Sementara itu, teman Tuli, teman netra, maupun yang tunadaksa mengaku kerap kesulitan mengakses tontonan di bioskop. ”Padahal, kami pengin juga bisa nonton di bioskop dan mengikuti perkembangan film baru, tetapi sarananya belum optimal,” jelas Arief Wicaksono, seorang teman Tuli yang aktif di Deaf Art Community dan Bawayang Production.

Baca juga: Layar Terkembang hingga ke Timur

Mengacu pada Undang-Undang Nomor 33 Tahun 2009 tentang Perfilman, teks dalam film diwajibkan untuk film berbahasa asing. Padahal, untuk film berbahasa Indonesia, teman Tuli membutuhkan closed caption berbentuk teks di tiap adegan. Namun, karena tidak diwajibkan, hanya beberapa film saja yang dengan kesadaran sineasnya menggunakan closed caption. Salah satunya adalah Petualangan Sherina 2 (2023).

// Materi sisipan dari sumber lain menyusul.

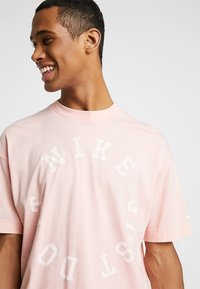 Nike Sportswear - TOP WASH - T-shirt med print - bleached coral/summit white - 4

Sementara untuk teman netra, keberadaan audio description masih sangat jarang. Rata-rata mereka bisa mengakses apabila menonton di pelantar digital, bukan di bioskop. Begitu pula dengan mereka yang menggunakan kursi roda atau alat bantu jalan, akses menuju bangku bioskop cukup merepotkan bagi mereka.

Dengan perjalanan ke arah yang tepat, para pelaku industri perfilman semestinya menangkap hal-hal ini dan mengupayakannya. Sebab, sekali lagi, layar sinema sudah waktunya untuk semua.